**Reading text**
####

Recently, IEEE Spectrum interviewed Michael Jordan - a leading researcher in machine learning. He gave his view on hype in machine learning as well as in big data analysis and presented his point of view related to some other interesting issues (technological singularity, P=NP, Turing test).
Here are more interesting points related to machine learning and big data that were made by the researcher:
- The biological interpretations seem to be overused in the field of machine learning. Case in the point: activation function used in the neural network perceptron model is the same function as the one used in the statistical method called logistic regression that dates back to 1950s. The former method has nothing to do with neurons.
- Due to huge amount of data analyzed, it is very easy to find spurious dependencies in big-data projects. People active in the field are not paying enough attention to this problem. There are some statistical methods to deal with these problems, like familywise error statistical tests, but many of them haven't been studied computationally and it will take decades to get them right.
- Data analysis can deliver inferred data at a certain level of quality and we need to be explicit about it. We need to add error bars to the inferred data that we show. This is approach is missing in much of the current machine learning literature.
- Because big data analyses often do not present information about the quality of produced prediction, an in more general terms, the analyses are often not methodologically sound, this might result in "big-data winter." This will be a general state of disappointment and lack of funding related to big data after its hype bubble bursts.

####

**Questions**
[a] Could you rewrite the paragraph of the interview summary that begins "Due to huge amount of data analyzed" as a short bulleted list that keeps its main facts?
[b] According to the interview summary, which statistical method from the 1950s uses the same function as the activation function in the neural network perceptron model?
These lines have no connection to the interview summary above.

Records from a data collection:
####

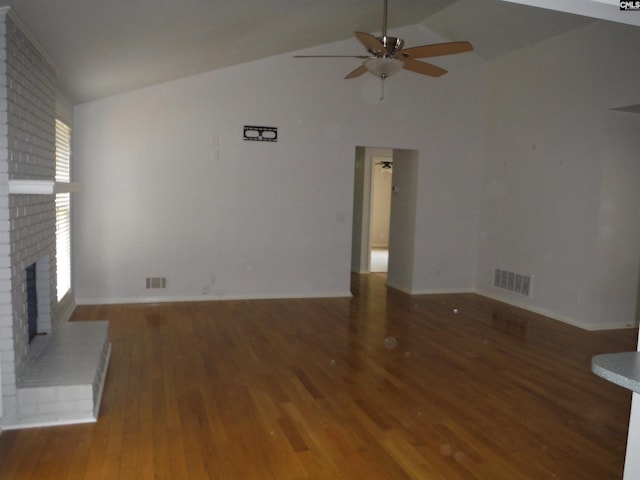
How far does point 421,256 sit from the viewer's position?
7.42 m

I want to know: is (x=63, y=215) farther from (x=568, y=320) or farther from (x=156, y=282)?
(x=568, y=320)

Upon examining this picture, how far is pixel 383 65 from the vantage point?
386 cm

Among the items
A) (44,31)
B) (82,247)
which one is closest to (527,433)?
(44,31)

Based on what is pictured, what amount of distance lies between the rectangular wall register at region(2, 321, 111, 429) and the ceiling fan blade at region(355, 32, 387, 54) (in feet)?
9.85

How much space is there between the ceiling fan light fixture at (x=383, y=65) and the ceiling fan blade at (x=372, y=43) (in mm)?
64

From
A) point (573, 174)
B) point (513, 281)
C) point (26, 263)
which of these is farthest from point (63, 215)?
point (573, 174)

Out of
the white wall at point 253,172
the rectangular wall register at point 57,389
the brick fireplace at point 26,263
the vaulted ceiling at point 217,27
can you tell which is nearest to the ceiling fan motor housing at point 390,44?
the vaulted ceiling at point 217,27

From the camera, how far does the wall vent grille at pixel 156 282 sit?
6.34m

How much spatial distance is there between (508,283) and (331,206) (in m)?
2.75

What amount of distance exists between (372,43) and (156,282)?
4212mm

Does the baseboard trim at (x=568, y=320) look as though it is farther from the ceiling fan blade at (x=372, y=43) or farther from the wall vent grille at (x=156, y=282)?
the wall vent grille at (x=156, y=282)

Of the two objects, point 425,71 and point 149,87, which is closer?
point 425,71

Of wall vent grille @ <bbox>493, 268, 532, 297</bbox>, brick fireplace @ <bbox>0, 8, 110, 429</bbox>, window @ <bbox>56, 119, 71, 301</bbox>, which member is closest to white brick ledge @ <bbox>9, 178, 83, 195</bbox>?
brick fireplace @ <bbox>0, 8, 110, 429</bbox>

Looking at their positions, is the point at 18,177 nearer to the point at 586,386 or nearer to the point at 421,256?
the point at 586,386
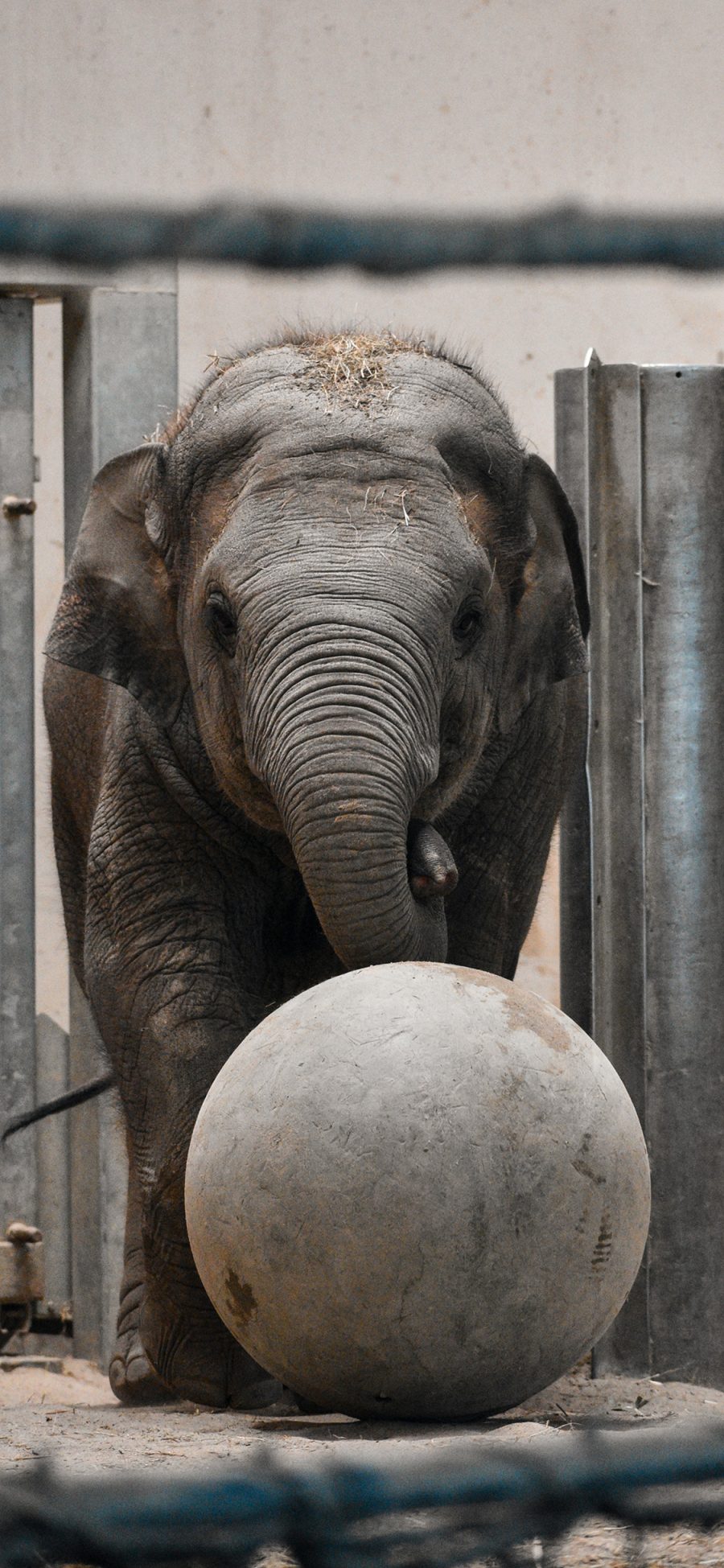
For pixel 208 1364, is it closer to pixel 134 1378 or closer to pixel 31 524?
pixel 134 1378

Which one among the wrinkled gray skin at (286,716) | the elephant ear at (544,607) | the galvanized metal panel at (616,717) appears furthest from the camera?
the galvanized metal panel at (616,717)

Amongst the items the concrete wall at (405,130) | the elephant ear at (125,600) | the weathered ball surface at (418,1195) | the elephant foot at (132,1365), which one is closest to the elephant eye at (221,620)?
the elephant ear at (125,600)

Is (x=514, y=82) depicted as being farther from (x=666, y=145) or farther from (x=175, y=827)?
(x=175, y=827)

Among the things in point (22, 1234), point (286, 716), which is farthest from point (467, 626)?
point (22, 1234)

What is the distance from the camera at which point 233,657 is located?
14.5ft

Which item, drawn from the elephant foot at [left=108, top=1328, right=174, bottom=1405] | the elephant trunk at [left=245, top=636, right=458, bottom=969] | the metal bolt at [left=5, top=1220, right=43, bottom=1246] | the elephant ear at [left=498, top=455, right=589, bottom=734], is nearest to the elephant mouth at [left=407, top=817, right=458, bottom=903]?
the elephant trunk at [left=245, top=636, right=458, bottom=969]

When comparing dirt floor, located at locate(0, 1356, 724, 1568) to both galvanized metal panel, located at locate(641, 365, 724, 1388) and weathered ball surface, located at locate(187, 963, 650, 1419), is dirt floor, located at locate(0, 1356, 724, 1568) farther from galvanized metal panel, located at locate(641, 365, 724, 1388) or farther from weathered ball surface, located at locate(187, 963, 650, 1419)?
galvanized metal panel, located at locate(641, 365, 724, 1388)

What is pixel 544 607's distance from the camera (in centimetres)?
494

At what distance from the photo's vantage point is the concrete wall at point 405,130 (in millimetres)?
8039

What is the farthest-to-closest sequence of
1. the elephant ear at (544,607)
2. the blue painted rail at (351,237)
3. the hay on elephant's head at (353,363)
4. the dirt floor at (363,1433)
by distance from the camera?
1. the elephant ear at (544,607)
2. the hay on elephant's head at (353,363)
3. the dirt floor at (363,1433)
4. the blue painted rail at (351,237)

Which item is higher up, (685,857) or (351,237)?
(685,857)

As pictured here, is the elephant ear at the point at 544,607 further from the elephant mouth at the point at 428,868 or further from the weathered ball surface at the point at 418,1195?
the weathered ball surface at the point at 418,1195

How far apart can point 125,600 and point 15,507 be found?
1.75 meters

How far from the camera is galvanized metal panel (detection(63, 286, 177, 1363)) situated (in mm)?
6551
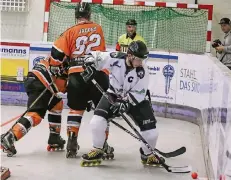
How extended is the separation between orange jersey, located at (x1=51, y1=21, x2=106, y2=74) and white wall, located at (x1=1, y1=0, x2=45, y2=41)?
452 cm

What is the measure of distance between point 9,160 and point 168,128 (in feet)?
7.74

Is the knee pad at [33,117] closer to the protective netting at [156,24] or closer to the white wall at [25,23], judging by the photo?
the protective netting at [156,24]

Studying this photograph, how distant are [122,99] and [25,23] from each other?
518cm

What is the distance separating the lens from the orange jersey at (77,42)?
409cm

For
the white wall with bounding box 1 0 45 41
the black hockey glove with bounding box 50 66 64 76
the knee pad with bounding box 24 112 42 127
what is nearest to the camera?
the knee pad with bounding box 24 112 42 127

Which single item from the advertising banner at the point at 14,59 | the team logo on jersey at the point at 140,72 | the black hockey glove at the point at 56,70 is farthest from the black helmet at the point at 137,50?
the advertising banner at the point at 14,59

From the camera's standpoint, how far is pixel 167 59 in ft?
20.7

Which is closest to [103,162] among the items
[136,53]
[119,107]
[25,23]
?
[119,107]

####

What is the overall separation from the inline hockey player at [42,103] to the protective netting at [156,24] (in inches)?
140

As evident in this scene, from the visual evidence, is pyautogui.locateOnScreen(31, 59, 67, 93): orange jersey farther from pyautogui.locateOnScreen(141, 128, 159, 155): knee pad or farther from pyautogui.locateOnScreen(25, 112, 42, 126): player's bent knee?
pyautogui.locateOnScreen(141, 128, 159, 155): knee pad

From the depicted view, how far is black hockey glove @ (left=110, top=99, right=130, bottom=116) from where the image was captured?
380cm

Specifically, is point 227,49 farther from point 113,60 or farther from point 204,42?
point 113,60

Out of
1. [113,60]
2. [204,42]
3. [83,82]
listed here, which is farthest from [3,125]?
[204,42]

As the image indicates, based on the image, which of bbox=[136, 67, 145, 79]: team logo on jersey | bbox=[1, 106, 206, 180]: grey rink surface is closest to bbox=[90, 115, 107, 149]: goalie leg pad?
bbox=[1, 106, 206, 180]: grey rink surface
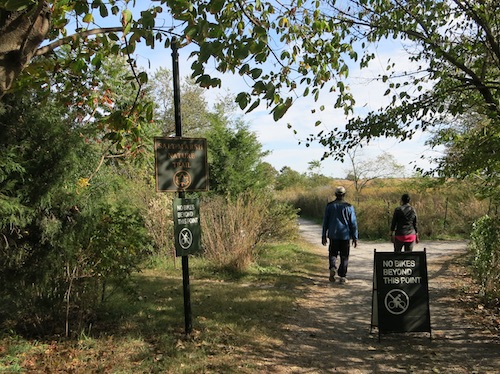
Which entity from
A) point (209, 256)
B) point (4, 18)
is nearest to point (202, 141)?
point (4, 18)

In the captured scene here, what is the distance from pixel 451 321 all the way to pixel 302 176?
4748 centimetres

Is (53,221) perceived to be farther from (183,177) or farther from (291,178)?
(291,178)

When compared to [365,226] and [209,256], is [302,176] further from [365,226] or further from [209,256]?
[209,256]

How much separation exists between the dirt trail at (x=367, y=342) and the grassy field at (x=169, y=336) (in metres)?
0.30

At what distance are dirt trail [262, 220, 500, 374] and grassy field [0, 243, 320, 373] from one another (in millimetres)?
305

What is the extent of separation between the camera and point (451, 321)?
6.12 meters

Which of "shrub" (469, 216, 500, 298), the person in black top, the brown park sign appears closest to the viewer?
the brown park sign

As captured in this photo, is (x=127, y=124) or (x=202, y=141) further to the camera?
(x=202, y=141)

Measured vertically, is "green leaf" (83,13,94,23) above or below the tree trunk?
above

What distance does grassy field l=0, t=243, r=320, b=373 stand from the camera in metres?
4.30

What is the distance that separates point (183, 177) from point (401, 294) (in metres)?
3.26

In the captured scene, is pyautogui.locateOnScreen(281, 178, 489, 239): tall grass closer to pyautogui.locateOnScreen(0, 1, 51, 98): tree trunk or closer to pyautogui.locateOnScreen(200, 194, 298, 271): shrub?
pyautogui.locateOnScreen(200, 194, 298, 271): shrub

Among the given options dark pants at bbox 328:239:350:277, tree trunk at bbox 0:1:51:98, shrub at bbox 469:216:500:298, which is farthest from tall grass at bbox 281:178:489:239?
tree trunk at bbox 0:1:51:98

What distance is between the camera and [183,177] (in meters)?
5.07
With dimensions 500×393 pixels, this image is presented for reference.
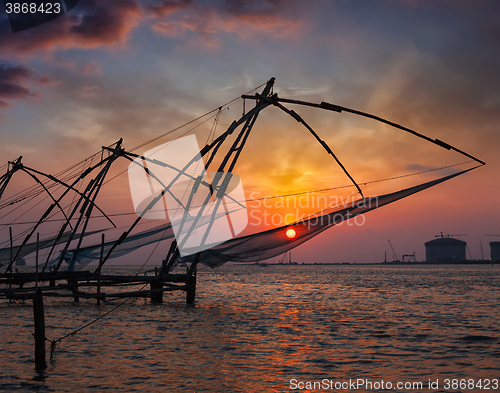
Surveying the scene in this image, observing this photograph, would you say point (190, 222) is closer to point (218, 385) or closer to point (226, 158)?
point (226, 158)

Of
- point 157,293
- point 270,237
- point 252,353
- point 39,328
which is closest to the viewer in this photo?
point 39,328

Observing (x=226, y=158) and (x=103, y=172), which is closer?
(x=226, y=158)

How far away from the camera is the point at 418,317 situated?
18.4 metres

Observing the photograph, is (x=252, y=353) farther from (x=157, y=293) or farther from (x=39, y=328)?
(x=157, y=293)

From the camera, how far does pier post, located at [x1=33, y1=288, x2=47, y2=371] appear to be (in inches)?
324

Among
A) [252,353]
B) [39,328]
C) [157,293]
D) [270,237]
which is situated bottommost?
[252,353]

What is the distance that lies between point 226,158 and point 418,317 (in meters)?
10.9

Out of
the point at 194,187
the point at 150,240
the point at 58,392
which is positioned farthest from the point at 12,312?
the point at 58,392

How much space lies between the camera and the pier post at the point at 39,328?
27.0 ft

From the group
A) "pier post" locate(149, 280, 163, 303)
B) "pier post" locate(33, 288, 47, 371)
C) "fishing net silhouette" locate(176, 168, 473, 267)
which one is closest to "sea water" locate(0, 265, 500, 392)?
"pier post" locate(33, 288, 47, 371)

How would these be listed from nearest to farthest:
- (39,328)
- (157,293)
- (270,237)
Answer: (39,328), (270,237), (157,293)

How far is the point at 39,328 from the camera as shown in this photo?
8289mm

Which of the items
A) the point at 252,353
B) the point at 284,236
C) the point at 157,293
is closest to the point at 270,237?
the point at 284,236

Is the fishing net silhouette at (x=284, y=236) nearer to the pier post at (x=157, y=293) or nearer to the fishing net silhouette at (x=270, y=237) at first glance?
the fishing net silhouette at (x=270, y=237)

####

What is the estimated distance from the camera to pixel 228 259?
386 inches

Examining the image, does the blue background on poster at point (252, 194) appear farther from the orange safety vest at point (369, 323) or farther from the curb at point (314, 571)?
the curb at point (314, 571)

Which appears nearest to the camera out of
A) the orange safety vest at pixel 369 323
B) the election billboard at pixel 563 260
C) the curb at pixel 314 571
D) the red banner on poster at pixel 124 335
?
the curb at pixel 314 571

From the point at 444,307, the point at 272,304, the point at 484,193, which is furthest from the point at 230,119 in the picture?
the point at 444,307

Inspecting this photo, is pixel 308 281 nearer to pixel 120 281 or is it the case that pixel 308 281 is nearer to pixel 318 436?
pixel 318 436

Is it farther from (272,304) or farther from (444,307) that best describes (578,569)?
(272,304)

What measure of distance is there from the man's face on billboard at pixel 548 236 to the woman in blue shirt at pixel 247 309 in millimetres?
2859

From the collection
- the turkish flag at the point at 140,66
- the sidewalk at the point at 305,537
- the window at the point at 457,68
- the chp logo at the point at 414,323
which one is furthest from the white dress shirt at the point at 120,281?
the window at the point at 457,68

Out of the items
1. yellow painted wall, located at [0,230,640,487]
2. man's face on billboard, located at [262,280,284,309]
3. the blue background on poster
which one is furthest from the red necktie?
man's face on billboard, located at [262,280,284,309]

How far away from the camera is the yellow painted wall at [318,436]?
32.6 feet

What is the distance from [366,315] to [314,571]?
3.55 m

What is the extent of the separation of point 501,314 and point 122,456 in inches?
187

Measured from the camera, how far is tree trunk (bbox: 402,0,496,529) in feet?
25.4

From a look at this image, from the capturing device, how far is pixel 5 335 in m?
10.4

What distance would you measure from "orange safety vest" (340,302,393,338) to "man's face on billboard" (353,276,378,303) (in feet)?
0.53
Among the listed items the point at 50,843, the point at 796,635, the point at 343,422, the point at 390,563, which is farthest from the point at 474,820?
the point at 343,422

####

**Responses in order**
[a]
- Analyzing huge amounts of data makes spurious dependencies easy to find in big-data projects.
- People in the field pay too little attention to this problem.
- Statistical methods exist to address it, such as familywise error tests.
- Many of these methods haven't been studied computationally, and getting them right will take decades.

[b] Logistic regression.